**TEKS YANG DITAMPILKAN:**
عن ابن عمر رضي الله عنهما : عن النبي صلّى الله عليه وسلّم : (أنه نهى عن بيع الكالئ بالكالئ). رواه الحاكم والدَّارقطني
“Dari
sahabat Ibnu Umar radhiallahu ‘anhuma, dari Nabi shallallahu ‘alaihi
wa sallam, bahwasannnya beliau melarang jual-beli piutang dengan
dibayar piutang.” (HR. al-Hakim, ad-Daraquthny dan didhaifkan oleh al-Albany).
Walaupun
hadits ini dilemahkan oleh banyak ulama, akan tetapi larangan
jual-beli piutang dengan pembayaran dihutang telah disepakati oleh para
ulama (baca Majmu’ Fatawa oleh Ibnu Taimiyyah 30/264, I’ilamul Muwaqi’in oleh Ibnul Qayyim 3/340, Talkhishul Habir oleh Ibnu Hajar al-Asqalany 3/26).
Pendapat kedua:
Uang kertas adalah salah satu bentuk barang dagangan. Pendapat ini
dianut oleh banyak ulama madzhab Maliky, sebagaimana ditegaskan dalam
kitab al-Hawi ‘Ala ash-Showy (Al-Hawi ‘Ala ash-Showy Bi Hasyiyati asy-Syarh ash-Shaghir,
4/42-86). Dan di antara yang menguatkan pendapat ini ialah Syaikh
Abdurrahman as-Sa’dy rahimahullah (sebagaimana beliau nyatakan dalam
kitab Fatawa as-Sa’diyyah, hal. 319-324).
Sebagaimana
pendapat sebelumnya, pendapat ini ketika diterapkan dan dicermati
dengan seksama akan nampak berbagai sisi kelemahannya, di antaranya
ialah pendapat ini akan membuka lebar-lebar berbagai praktik riba dan
menggugurkan kewajiban zakat dari kebanyakan umat manusia. Hal ini
dikarenakan uang yang berlaku pada zaman sekarang terbuat dari kertas,
sehingga -konsekuensinya- tidak dapat di-qiyas-kan dengan keenam
komoditi riba di atas. Sebagaimana halnya zakat mal tidak dapat
dipungut dari orang yang kekayaannya terwujud dalam uang kertas,
berapapun jumlahnya, karena kertas bukan termasuk harta yang dikenai
zakat, bila tidak dijadikan sebagai barang perniagaan.

**LATIHAN SINGKAT 1:** Salin bagian teks tentang status uang kertas mulai dari "عن ابن عمر رضي" hingga "didhaifkan oleh al-Albany).", termasuk kata-kata terakhir itu, tanpa mengubah apa pun.
**LATIHAN SINGKAT 2:** Teruskan teks tentang status uang kertas, dimulai tepat setelah kalimat terakhirnya.
Baris-baris data di bawah ini berasal dari sumber lain, bukan dari teks tentang status uang kertas.

**DATA TERCATAT:**
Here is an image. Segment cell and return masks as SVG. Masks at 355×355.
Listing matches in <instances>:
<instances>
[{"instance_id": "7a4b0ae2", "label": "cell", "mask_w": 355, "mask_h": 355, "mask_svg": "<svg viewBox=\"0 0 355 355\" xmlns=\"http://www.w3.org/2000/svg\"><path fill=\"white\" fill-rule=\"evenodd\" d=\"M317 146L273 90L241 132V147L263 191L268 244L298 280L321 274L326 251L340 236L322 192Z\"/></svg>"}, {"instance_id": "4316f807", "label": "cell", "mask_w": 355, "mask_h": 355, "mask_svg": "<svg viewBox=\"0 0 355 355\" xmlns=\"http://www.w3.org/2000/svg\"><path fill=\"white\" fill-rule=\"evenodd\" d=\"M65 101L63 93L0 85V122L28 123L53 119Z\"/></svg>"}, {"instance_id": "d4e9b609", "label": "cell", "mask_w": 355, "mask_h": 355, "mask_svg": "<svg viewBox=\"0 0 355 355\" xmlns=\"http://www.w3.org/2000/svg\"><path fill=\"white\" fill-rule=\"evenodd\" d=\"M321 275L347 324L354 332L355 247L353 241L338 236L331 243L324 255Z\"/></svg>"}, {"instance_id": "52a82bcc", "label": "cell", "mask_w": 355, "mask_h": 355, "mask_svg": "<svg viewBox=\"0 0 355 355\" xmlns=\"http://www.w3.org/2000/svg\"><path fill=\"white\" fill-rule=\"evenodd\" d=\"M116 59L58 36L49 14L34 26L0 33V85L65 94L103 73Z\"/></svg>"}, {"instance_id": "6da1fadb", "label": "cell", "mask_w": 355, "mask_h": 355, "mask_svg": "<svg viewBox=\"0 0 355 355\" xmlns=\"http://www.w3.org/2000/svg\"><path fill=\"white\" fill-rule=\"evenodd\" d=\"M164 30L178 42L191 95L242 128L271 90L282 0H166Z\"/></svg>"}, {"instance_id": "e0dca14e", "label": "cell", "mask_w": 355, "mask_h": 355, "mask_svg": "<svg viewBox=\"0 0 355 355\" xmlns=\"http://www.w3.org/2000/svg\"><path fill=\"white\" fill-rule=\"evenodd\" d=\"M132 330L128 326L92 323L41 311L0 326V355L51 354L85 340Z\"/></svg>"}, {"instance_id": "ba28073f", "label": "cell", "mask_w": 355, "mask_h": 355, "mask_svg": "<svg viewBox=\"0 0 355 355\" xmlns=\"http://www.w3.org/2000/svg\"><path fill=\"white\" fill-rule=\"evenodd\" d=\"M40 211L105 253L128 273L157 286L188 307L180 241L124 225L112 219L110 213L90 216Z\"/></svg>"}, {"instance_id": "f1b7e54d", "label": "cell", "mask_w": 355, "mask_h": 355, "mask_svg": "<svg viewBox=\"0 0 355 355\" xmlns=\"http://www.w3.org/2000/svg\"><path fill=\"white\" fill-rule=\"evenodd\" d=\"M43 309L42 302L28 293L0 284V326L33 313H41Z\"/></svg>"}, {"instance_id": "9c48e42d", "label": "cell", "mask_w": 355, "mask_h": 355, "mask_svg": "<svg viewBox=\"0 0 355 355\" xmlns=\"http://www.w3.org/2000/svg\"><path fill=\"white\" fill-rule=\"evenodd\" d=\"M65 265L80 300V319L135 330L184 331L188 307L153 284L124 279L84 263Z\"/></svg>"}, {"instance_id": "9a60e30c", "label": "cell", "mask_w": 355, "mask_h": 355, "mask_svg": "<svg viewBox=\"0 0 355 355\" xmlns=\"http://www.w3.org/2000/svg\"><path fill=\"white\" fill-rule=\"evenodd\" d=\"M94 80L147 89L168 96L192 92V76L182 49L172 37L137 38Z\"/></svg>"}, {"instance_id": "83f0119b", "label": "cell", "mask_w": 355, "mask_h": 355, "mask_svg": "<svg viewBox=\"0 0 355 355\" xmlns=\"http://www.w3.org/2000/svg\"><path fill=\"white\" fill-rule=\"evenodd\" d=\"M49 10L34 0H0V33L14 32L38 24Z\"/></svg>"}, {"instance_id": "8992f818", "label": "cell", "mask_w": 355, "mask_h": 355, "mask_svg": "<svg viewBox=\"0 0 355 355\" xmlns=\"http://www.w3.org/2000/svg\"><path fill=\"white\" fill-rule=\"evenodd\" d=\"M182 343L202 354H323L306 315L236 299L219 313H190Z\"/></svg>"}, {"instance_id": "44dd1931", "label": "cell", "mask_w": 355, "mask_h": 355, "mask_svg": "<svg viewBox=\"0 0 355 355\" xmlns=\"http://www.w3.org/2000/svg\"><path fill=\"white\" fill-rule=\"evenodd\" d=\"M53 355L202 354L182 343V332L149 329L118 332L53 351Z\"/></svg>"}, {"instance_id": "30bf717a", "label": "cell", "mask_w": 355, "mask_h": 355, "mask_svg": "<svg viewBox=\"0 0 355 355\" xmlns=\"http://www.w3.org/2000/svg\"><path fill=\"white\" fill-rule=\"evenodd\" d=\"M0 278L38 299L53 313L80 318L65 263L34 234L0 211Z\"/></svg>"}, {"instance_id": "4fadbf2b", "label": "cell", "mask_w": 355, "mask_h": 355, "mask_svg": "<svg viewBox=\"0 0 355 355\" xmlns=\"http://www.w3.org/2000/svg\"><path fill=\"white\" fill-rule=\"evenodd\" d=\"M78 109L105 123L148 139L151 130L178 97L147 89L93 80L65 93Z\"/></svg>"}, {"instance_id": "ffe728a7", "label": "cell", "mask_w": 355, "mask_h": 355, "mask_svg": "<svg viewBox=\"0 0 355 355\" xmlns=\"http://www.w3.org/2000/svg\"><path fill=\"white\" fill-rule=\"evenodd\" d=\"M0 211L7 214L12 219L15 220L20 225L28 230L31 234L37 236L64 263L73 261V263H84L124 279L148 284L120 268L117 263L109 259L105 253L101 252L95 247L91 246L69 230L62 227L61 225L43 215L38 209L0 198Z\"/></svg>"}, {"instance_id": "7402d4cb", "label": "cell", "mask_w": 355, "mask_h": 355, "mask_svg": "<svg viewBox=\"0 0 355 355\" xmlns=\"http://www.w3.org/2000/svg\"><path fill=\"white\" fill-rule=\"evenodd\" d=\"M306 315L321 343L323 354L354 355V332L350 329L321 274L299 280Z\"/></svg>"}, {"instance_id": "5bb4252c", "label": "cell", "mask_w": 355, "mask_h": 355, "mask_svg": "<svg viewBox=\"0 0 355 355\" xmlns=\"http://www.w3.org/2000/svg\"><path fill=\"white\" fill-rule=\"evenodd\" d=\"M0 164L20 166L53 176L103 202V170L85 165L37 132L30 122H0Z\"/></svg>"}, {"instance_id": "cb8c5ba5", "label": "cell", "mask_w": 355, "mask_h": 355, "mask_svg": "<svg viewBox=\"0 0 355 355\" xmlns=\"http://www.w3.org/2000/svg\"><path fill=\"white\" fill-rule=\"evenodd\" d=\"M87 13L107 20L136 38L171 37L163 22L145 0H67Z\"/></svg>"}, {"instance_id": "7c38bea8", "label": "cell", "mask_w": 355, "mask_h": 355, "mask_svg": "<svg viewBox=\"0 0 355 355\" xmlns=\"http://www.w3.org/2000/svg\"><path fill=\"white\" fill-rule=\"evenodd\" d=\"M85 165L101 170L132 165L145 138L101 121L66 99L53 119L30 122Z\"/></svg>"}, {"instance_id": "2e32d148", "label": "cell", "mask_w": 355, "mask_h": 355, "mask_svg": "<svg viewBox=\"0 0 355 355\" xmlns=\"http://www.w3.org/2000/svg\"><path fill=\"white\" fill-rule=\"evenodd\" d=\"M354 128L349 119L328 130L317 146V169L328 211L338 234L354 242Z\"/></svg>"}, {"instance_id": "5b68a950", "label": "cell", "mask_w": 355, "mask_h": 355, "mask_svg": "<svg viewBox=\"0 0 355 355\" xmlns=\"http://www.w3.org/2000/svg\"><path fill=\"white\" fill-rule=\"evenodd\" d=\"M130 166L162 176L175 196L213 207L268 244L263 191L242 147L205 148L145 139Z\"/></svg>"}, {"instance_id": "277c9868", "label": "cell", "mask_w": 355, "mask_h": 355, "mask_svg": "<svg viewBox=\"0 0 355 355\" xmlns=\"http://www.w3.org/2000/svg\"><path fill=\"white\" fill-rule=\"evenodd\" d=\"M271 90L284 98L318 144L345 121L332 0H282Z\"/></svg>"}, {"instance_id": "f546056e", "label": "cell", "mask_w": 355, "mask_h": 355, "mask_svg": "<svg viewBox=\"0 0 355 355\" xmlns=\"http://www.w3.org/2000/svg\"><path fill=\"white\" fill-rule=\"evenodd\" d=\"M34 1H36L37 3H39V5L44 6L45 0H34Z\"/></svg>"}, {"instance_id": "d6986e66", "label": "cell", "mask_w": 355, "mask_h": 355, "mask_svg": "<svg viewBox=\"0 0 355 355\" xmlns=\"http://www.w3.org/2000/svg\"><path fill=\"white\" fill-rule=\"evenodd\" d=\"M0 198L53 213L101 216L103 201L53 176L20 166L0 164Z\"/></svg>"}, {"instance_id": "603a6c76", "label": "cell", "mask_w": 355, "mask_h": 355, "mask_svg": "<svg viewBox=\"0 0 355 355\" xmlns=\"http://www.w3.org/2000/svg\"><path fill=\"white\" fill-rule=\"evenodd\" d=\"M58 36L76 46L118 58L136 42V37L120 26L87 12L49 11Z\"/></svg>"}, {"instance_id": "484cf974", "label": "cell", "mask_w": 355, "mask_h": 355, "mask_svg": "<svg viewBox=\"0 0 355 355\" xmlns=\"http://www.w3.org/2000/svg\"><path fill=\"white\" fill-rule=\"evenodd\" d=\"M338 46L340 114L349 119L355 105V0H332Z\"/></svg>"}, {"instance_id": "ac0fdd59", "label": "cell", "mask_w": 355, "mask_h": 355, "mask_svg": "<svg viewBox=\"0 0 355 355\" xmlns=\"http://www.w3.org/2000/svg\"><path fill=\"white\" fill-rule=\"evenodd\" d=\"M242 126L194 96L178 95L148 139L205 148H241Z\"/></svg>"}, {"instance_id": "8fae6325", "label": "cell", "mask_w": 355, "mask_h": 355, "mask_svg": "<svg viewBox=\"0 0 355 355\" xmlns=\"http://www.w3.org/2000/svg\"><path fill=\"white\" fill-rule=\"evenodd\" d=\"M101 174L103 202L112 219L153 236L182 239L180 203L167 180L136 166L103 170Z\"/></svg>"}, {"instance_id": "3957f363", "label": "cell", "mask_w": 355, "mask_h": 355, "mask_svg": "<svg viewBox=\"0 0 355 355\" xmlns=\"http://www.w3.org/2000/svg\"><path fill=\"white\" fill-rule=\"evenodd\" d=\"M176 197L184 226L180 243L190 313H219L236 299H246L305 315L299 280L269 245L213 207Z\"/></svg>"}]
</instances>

**JAWABAN TUGAS 1:**
عن ابن عمر رضي الله عنهما : عن النبي صلّى الله عليه وسلّم : (أنه نهى عن بيع الكالئ بالكالئ). رواه الحاكم والدَّارقطني
“Dari
sahabat Ibnu Umar radhiallahu ‘anhuma, dari Nabi shallallahu ‘alaihi
wa sallam, bahwasannnya beliau melarang jual-beli piutang dengan
dibayar piutang.” (HR. al-Hakim, ad-Daraquthny dan didhaifkan oleh al-Albany).

**JAWABAN TUGAS 2:**
Pendapat ketiga:
Uang kertas disamakan dengan fulus (yaitu alat jual beli yang terbuat
dari selain emas dan perak, dan digunakan untuk membeli kebutuhan yang
ringan. Biasanya terbuat dari tembaga atau yang serupa. Dan biasanya
fulus semacam ini pada masyarakat zaman dahulu, berubah-rubah
pengunaannya, kadang kala berlaku, dan kadang kala tidak), dan pendapat
ini walaupun sekilas terlihat kuat, akan tetapi perbedaan fungsinya
dengan uang kertas yang berlaku pada zaman sekarang menjadikannya
pendapat yang lemah. Sebab, fulus digunakan untuk membeli barang-barang
yang sepele, berbeda halnya dengan uang kertas yang berlaku pada zaman
sekarang.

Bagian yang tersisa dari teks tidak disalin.